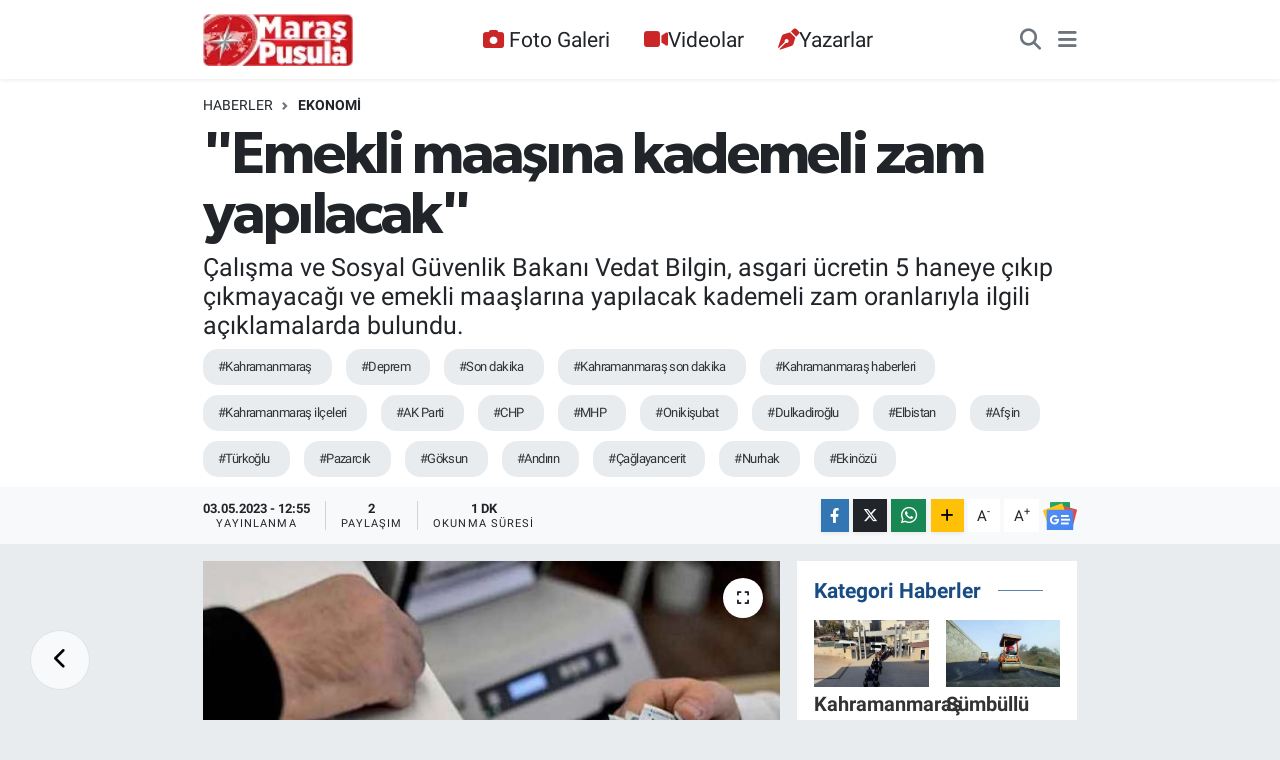

--- FILE ---
content_type: text/html; charset=utf-8
request_url: https://www.google.com/recaptcha/api2/aframe
body_size: 268
content:
<!DOCTYPE HTML><html><head><meta http-equiv="content-type" content="text/html; charset=UTF-8"></head><body><script nonce="yOvzY3rECIPSCqLZyVWEQQ">/** Anti-fraud and anti-abuse applications only. See google.com/recaptcha */ try{var clients={'sodar':'https://pagead2.googlesyndication.com/pagead/sodar?'};window.addEventListener("message",function(a){try{if(a.source===window.parent){var b=JSON.parse(a.data);var c=clients[b['id']];if(c){var d=document.createElement('img');d.src=c+b['params']+'&rc='+(localStorage.getItem("rc::a")?sessionStorage.getItem("rc::b"):"");window.document.body.appendChild(d);sessionStorage.setItem("rc::e",parseInt(sessionStorage.getItem("rc::e")||0)+1);localStorage.setItem("rc::h",'1765403754019');}}}catch(b){}});window.parent.postMessage("_grecaptcha_ready", "*");}catch(b){}</script></body></html>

........

What you should do: Reproduce every entry word for word, but omit the pictures.

Result of this task:
--- FILE ---
content_type: text/html; charset=utf-8
request_url: https://www.google.com/recaptcha/api2/aframe
body_size: 268
content:
<!DOCTYPE HTML><html><head><meta http-equiv="content-type" content="text/html; charset=UTF-8"></head><body><script nonce="yOvzY3rECIPSCqLZyVWEQQ">/** Anti-fraud and anti-abuse applications only. See google.com/recaptcha */ try{var clients={'sodar':'https://pagead2.googlesyndication.com/pagead/sodar?'};window.addEventListener("message",function(a){try{if(a.source===window.parent){var b=JSON.parse(a.data);var c=clients[b['id']];if(c){var d=document.createElement('img');d.src=c+b['params']+'&rc='+(localStorage.getItem("rc::a")?sessionStorage.getItem("rc::b"):"");window.document.body.appendChild(d);sessionStorage.setItem("rc::e",parseInt(sessionStorage.getItem("rc::e")||0)+1);localStorage.setItem("rc::h",'1765403754019');}}}catch(b){}});window.parent.postMessage("_grecaptcha_ready", "*");}catch(b){}</script></body></html>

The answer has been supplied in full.